## Request
Turn the material into a numbered list, starting at the line containing "What distance from the camera" and running through the end of the material, inclusive. Skip any blank lines.

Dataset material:
:::::

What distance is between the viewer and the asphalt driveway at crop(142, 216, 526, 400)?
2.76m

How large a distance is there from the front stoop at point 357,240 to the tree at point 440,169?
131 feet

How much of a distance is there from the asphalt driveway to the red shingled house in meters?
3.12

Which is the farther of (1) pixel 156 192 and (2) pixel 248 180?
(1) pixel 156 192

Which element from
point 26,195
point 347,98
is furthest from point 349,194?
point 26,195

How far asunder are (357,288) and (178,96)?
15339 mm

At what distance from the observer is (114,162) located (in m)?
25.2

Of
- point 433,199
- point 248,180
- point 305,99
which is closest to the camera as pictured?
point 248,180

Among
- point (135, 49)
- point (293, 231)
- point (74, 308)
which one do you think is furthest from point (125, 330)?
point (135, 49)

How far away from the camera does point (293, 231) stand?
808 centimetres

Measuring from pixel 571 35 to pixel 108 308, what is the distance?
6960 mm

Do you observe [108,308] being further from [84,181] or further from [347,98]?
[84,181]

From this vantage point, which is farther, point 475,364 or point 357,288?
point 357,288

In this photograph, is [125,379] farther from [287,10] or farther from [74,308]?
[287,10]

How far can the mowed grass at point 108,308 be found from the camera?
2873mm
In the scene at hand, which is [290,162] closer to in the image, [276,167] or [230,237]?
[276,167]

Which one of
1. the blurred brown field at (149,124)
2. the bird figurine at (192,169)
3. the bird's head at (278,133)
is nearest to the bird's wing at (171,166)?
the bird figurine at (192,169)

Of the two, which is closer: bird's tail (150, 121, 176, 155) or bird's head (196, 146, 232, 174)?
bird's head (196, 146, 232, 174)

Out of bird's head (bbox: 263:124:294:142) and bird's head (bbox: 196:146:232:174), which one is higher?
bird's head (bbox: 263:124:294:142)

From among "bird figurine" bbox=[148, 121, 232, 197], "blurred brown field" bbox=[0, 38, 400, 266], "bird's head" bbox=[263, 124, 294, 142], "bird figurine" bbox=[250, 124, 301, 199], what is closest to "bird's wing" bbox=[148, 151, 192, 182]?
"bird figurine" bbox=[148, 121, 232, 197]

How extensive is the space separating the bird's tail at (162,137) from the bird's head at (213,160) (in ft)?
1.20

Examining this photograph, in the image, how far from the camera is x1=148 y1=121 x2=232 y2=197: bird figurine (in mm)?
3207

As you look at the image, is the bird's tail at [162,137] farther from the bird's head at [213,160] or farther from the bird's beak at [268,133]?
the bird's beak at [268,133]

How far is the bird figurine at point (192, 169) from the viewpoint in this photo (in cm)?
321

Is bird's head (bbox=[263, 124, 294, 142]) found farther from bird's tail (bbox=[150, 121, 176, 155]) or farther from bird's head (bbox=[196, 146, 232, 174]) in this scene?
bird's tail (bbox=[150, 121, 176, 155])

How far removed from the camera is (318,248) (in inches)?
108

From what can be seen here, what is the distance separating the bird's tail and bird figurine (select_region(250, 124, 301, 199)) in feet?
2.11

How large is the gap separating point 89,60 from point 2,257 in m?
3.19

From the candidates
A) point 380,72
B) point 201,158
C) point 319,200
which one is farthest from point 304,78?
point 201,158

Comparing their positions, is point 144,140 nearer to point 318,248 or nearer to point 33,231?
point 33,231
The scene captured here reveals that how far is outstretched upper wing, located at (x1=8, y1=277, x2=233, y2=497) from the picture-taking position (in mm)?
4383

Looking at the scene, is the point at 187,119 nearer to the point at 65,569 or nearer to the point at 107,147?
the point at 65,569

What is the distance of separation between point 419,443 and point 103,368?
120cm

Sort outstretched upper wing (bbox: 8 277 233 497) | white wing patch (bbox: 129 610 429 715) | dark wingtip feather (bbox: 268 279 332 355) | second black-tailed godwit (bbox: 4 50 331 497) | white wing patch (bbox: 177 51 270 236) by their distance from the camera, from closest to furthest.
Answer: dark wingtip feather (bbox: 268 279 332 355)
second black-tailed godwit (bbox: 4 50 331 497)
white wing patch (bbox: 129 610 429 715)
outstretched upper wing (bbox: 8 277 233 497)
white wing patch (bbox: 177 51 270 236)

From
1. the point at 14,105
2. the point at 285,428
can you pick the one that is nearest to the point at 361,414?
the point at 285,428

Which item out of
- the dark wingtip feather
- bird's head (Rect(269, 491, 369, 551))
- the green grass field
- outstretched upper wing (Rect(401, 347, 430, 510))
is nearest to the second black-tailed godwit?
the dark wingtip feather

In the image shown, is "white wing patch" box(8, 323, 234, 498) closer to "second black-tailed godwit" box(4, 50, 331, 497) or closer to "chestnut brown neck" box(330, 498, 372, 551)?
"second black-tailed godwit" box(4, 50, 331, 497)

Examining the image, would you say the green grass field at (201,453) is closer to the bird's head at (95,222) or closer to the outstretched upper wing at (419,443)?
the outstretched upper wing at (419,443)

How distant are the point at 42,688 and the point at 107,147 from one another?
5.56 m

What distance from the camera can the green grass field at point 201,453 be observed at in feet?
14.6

:::::

## Written solution
1. What distance from the camera can the green grass field at point 201,453 be observed at in feet?
2. 14.6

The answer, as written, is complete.